高専卒は高卒として扱われますから、高卒の社員と働くことが多いです。しかしながら、高専卒は中途半端なため、大卒とも高卒とも上手く馴染むことができません。

大卒は本社で大卒同士で仲良くし、現場に配属された高専卒は高卒の低俗な話題(酒タバコギャンブル女)などに着いていくのが難しくなります。

事実、現場というのは喫煙率も非常に高く、趣味がギャンブルという人間も大勢います。

同期の高卒も年下ですし、同い年の高卒は先輩ですので敬語で接しなくてはいけません。

年下の19歳の高卒も先輩ですから当然敬語です。この体育会系かつ入った順のような現場の上下関係は、20歳の新入社員にはなかなかツラいものがあります。
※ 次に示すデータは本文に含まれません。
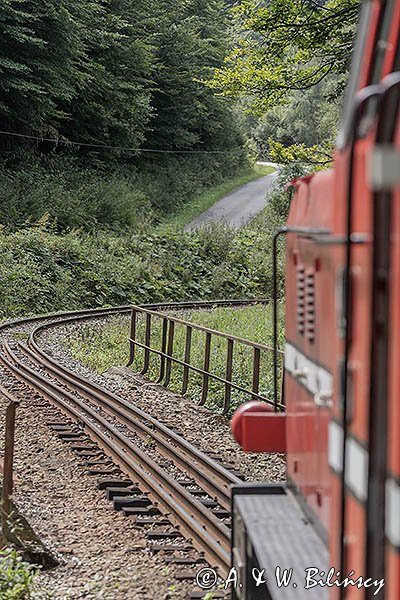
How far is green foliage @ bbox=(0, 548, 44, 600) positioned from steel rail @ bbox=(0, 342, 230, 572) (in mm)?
1302

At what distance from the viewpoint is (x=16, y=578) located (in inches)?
241

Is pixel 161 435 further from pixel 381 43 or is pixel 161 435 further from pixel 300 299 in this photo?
pixel 381 43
このように、高専卒は大卒とも高卒とも手く馴染むことがいまひとつ難しいのです。いっその事、高卒で入社すれば良かったのにと思うことも何度もあります。

高専卒の求人倍率の真実について

高等専門学校では、よく「◯◯科は倍率◯倍」という自慢をしてきますが、あんなものは見せかけの求人倍率に過ぎません。
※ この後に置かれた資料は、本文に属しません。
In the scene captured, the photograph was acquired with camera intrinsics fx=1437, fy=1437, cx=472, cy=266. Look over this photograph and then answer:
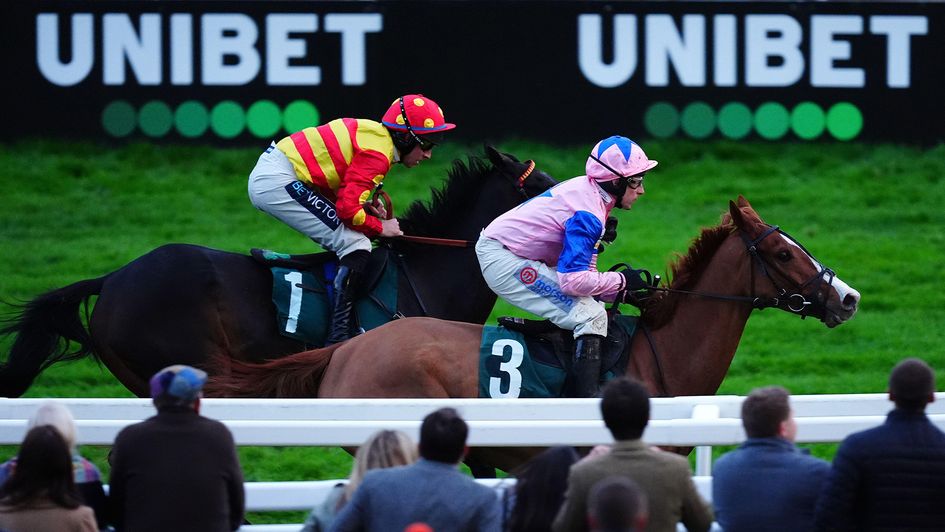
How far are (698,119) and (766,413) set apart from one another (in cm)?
891

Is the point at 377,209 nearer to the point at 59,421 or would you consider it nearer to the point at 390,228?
the point at 390,228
高卒と同じ仕事、同じ給料で地頭の良い高専卒を採用できるのですから、どこの企業もこぞって求人を出すでしょう(笑)

就職して初めて気づいたのですが、高専卒を新卒で取りたがる企業というものは採用する時だけ「君のような優秀な人材が欲しい」と言っておきながら、採用後は「高卒も高専卒も関係ないよ(大卒は別)」と言ってきます。これは紛れもない真実です。
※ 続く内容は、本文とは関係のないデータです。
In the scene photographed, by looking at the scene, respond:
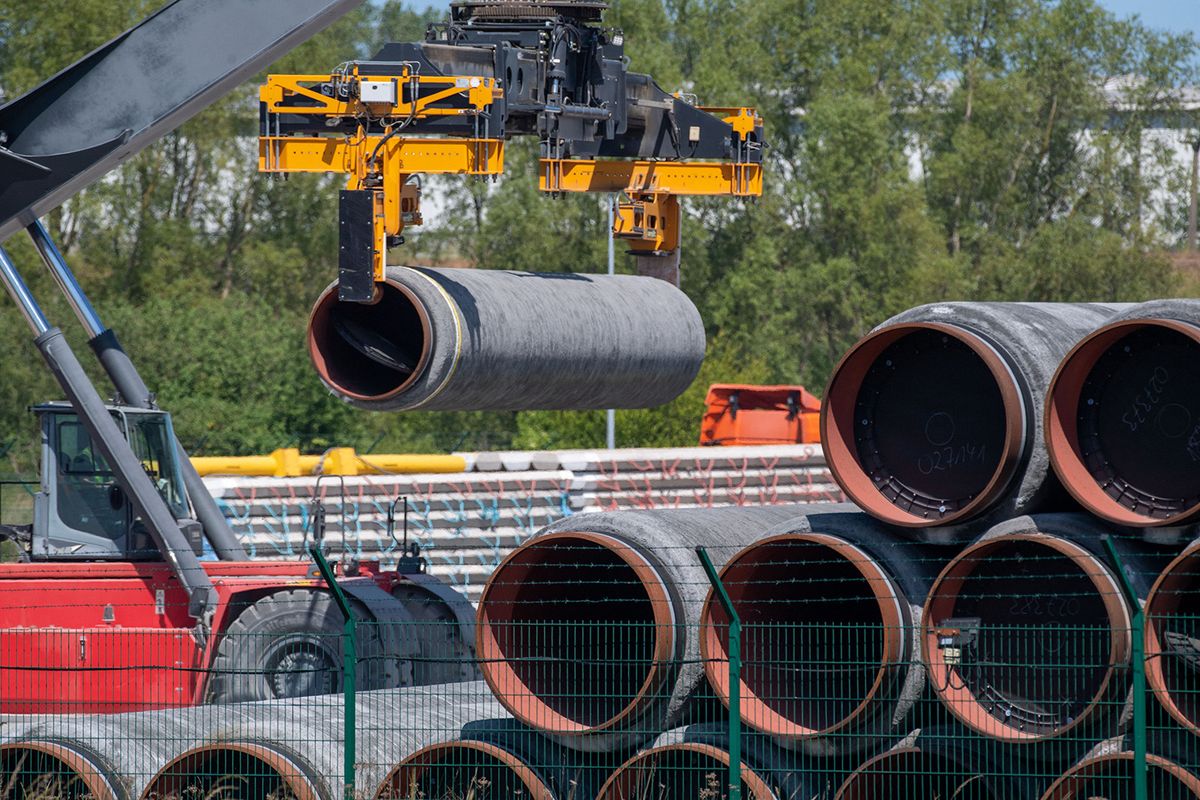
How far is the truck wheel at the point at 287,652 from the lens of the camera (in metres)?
14.0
自分の人生を変えられるのは自分だけ、転職するのも一つの手

結局のところ、最終的に自分の人生を変えられるのは自分だけです。あなたが高専卒という事実は変えることが出来ませんし、会社からの扱いが変わることもありません。

今よりも自分はもっと違うより良い人生を歩みたいと思うのであれば、自分で人生を切り開くしかないのです。

入社して何年も会社から不当な扱いを受け、今後も状況が良くなる見込みが無いのであれば、転職も一つの手だと私は思います。

私自身も新卒で入った会社から転職をし、現在は自分でも給与、業務内容ともに満足できるような仕事をしています。

幸い現在は売り手市場ですから、中途採用でもかなり条件の良い企業は沢山あります。

詳しくは高専卒の転職と求人について記事を書きましたので、ぜひご覧ください。

20歳から勤め始めれば、45年働かなくてはいけません。会社に使い捨てにされないよう、自分で自分自身を守りましょう。